Instructions for the task: In the records below, find the line containing "Pawstruck Shampoo for Dogs", then copy that line and all lines after it, exactly, omitting every picture.

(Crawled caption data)
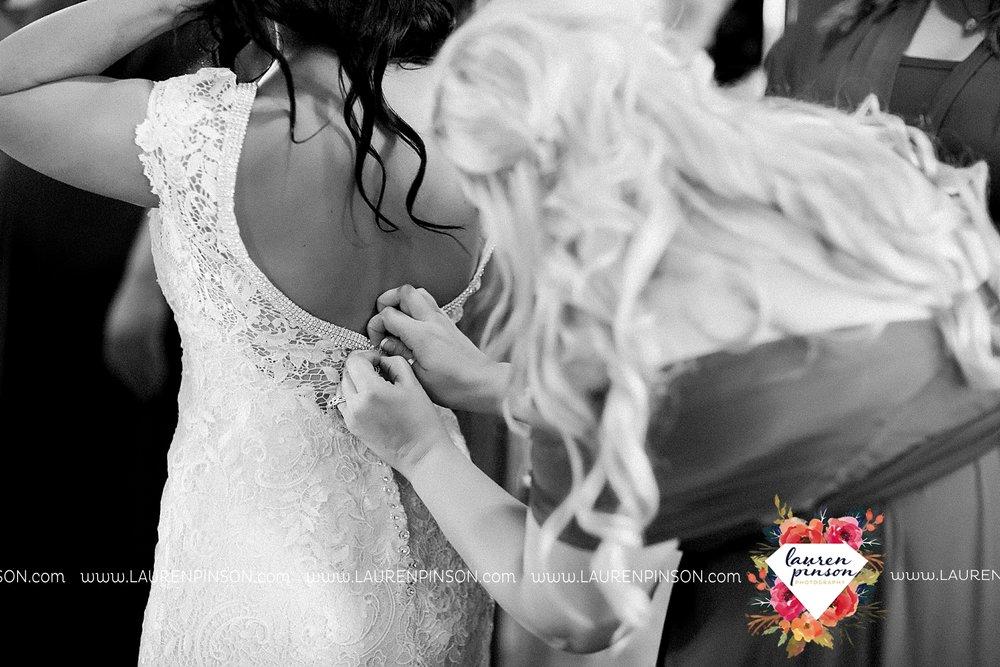 springtown-texas-wedding-at-oak-knoll-ranch-dfw-and-wichita-falls-wedding-photography-lauren-pinson_3512.jpg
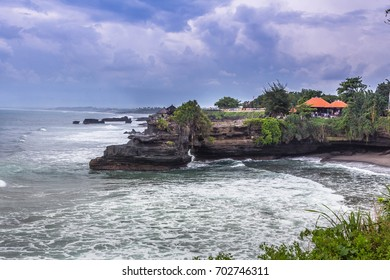 Tanah Lot, bali's famous sea temple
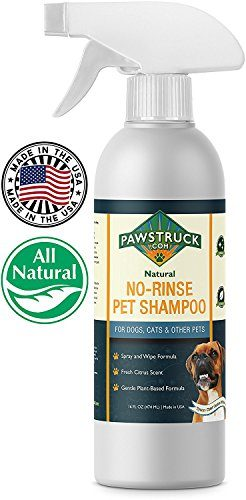 Pawstruck Shampoo for Dogs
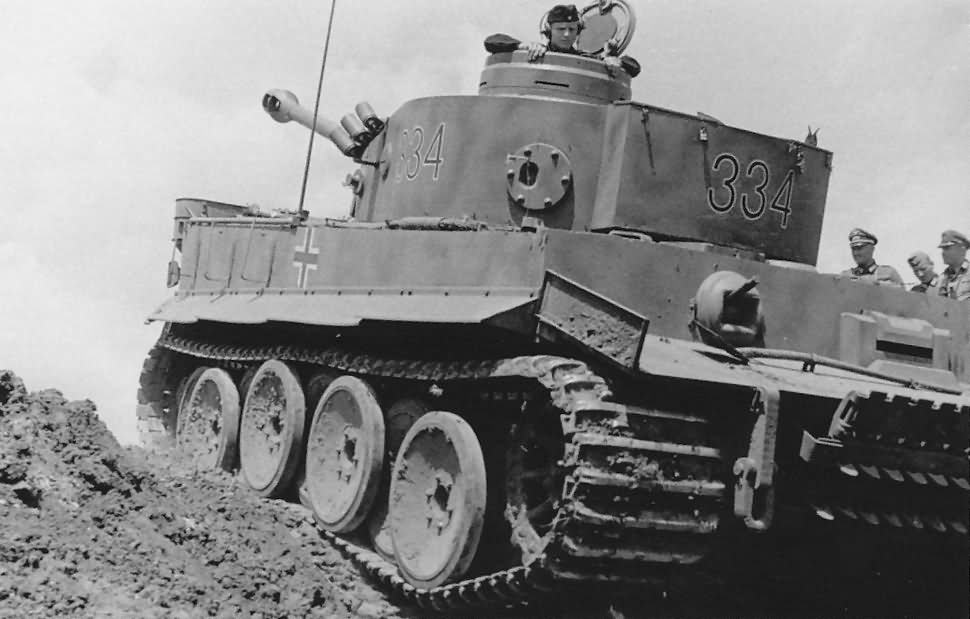Panzerkampfwagen VI Tiger of Schwere Panzer-Abteilung 503, tank number 334, in field trials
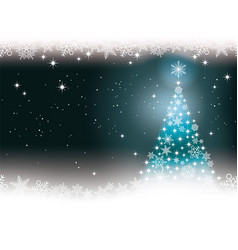 seamless winter background with christmas tree vector image vector image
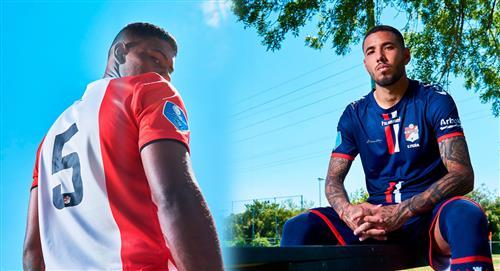 Sergio Peña y Miguel Araujo presentaron la nueva camiseta del FC Emmen de Países Bajos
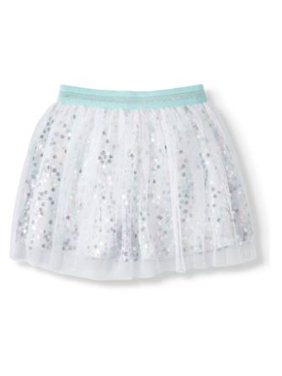 0a86b64129c86 Product Image Iridescent Sequin Skirt (Little Girls & Big Girls)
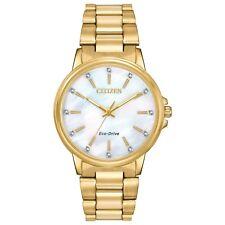Women's Citizen Chandler Crystallized Gold Tone Steel 37mm Watch Fe7032-51d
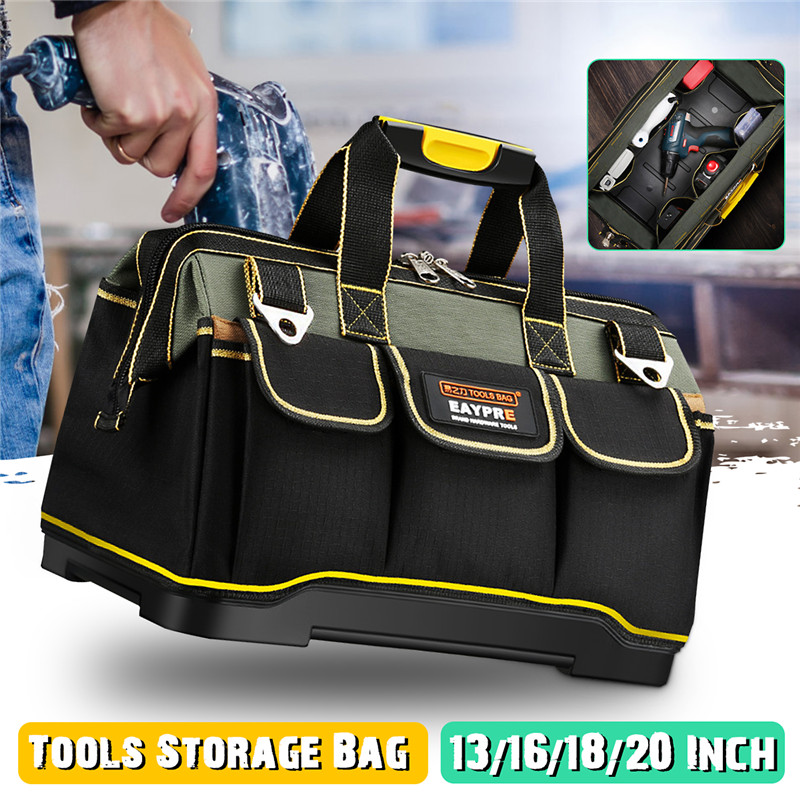 13 16 18 20 Inch Waterproof Tools Storage Bag Tool Bag Electrician Tools Carpentry Repair Portable Storage Organizers Box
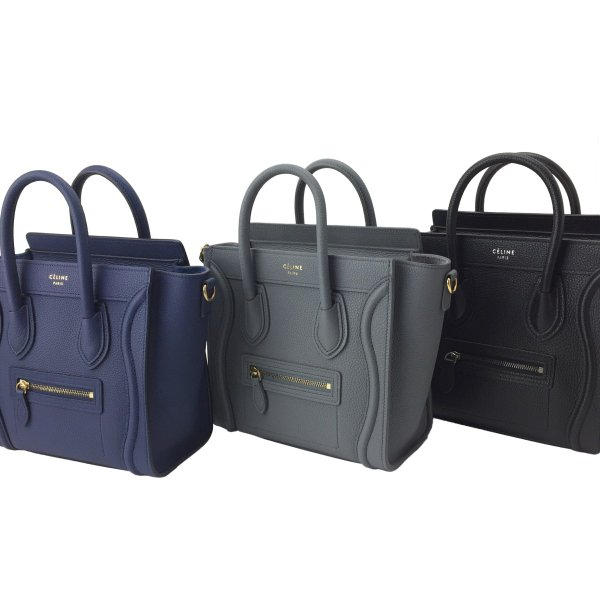 efc0bad9f456 ... セリーヌ トートバッグ LUGGAGE NANO marine 168243AQL07MJ CELINE|linate|06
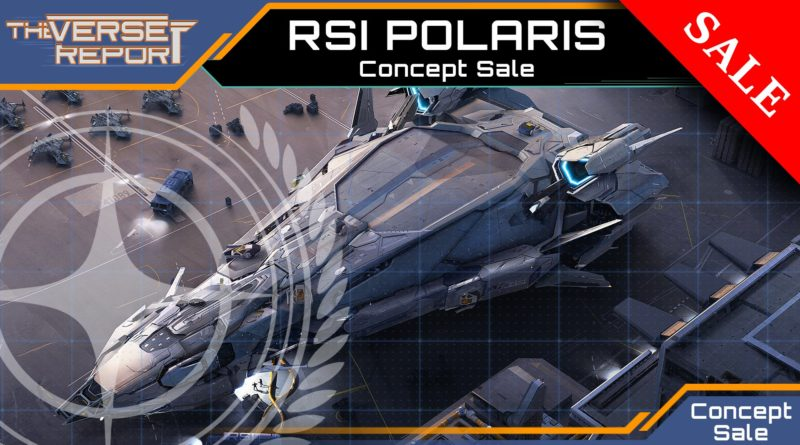 Crash / Verse Report / RSI Polaris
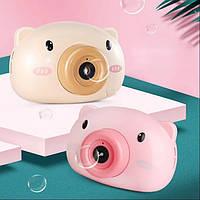 Детский фотоаппарат для мыльных пузырей BUBBLE CAMERA Zessl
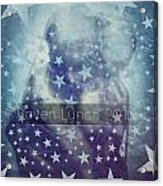I See Stars Acrylic Print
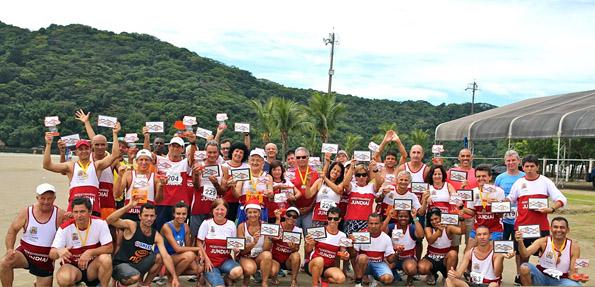 Atletas da cidade se destacaram na etapa de Bertioga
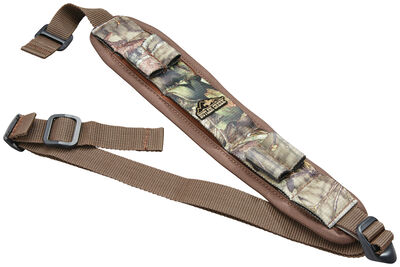 Comfort Stretch Firearm Sling - Alaskan Magnum with Swivel
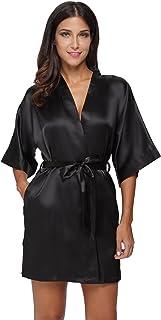 The Bund Women's Pure Colour Short Satin Kimono Robes with Oblique V-Neck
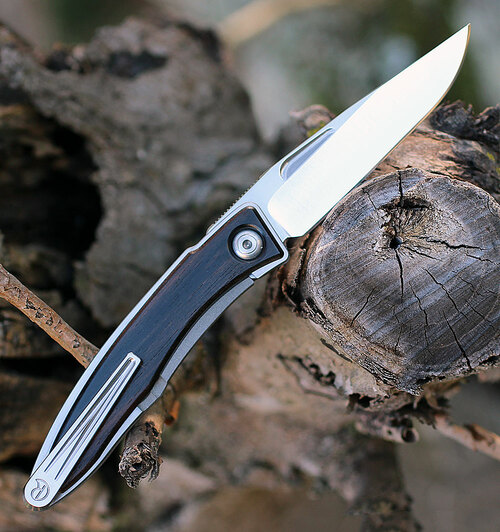 Chris Reeve Mnandi Inlay Macassar Ebony Drop Point (MNA-1016)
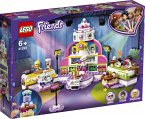 LEGO® Friends 41393 Die große Backshow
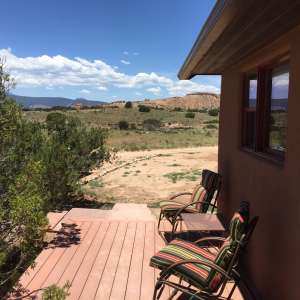Abiquiu Tiny House
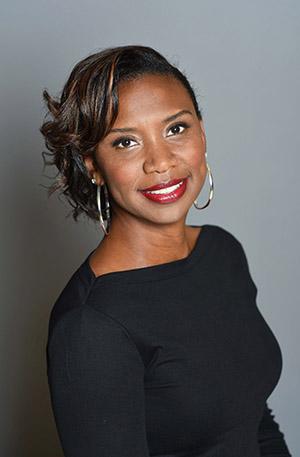 photo of Den'ea Simone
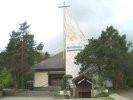 Parafia rzymskokatolicka pw. Zmartwychwstania Pańskiego
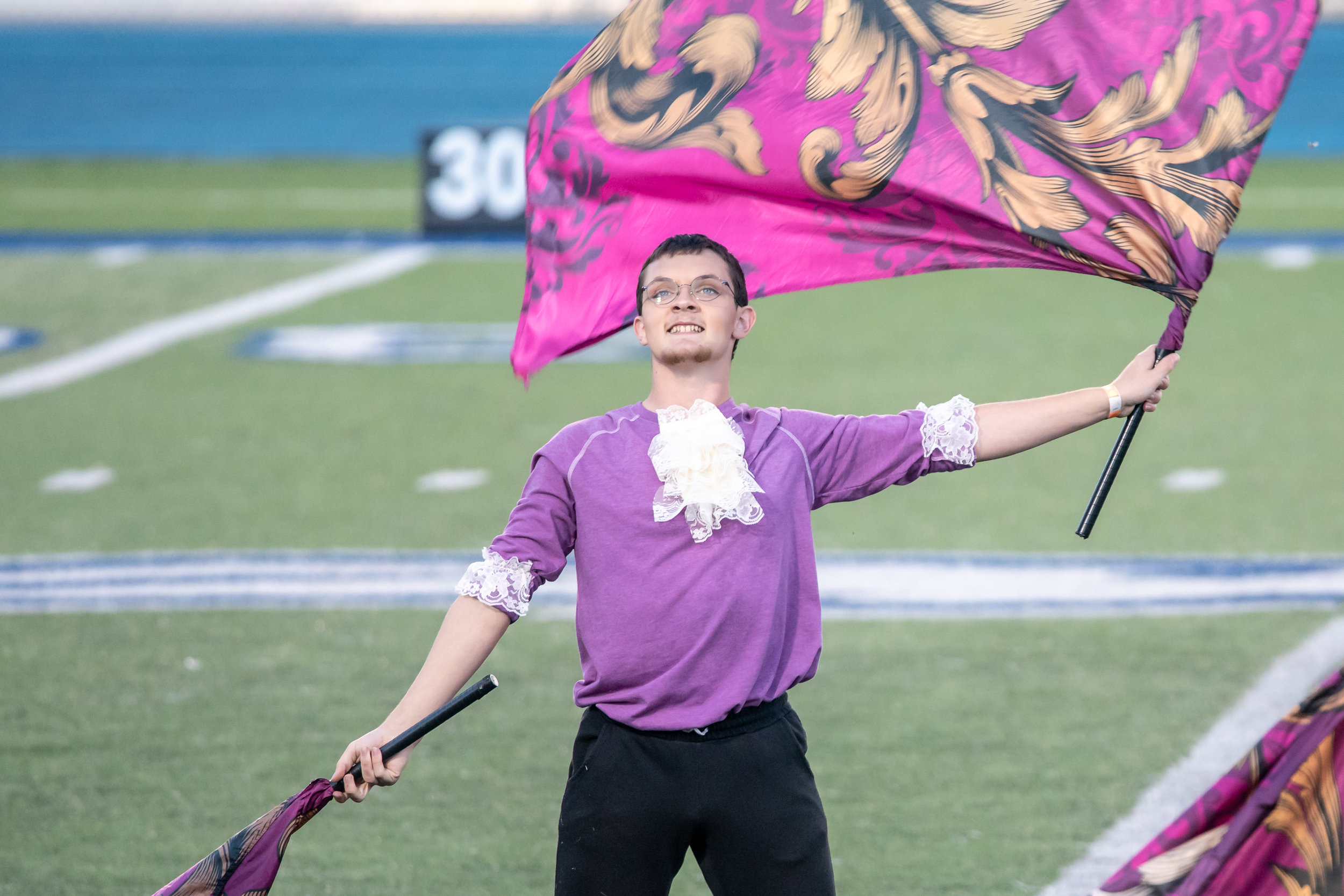 KC Championships Band Competition (59 of 81).jpg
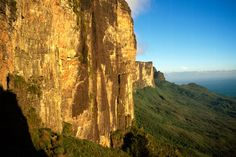 50 Naturwunder unserer Erde - TRAVELBOOK.de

Your solution:
 Pawstruck Shampoo for Dogs
Panzerkampfwagen VI Tiger of Schwere Panzer-Abteilung 503, tank number 334, in field trials
 seamless winter background with christmas tree vector image vector image
 Sergio Peña y Miguel Araujo presentaron la nueva camiseta del FC Emmen de Países Bajos
 0a86b64129c86 Product Image Iridescent Sequin Skirt (Little Girls & Big Girls)
Women's Citizen Chandler Crystallized Gold Tone Steel 37mm Watch Fe7032-51d
 13 16 18 20 Inch Waterproof Tools Storage Bag Tool Bag Electrician Tools Carpentry Repair Portable Storage Organizers Box
 efc0bad9f456 ... セリーヌ トートバッグ LUGGAGE NANO marine 168243AQL07MJ CELINE|linate|06
 Crash / Verse Report / RSI Polaris
 Детский фотоаппарат для мыльных пузырей BUBBLE CAMERA Zessl
I See Stars Acrylic Print
 Atletas da cidade se destacaram na etapa de Bertioga
 Comfort Stretch Firearm Sling - Alaskan Magnum with Swivel
 The Bund Women's Pure Colour Short Satin Kimono Robes with Oblique V-Neck
 Chris Reeve Mnandi Inlay Macassar Ebony Drop Point (MNA-1016)
 LEGO® Friends 41393 Die große Backshow
Abiquiu Tiny House
 photo of Den'ea Simone
 Parafia rzymskokatolicka pw. Zmartwychwstania Pańskiego
 KC Championships Band Competition (59 of 81).jpg
 50 Naturwunder unserer Erde - TRAVELBOOK.de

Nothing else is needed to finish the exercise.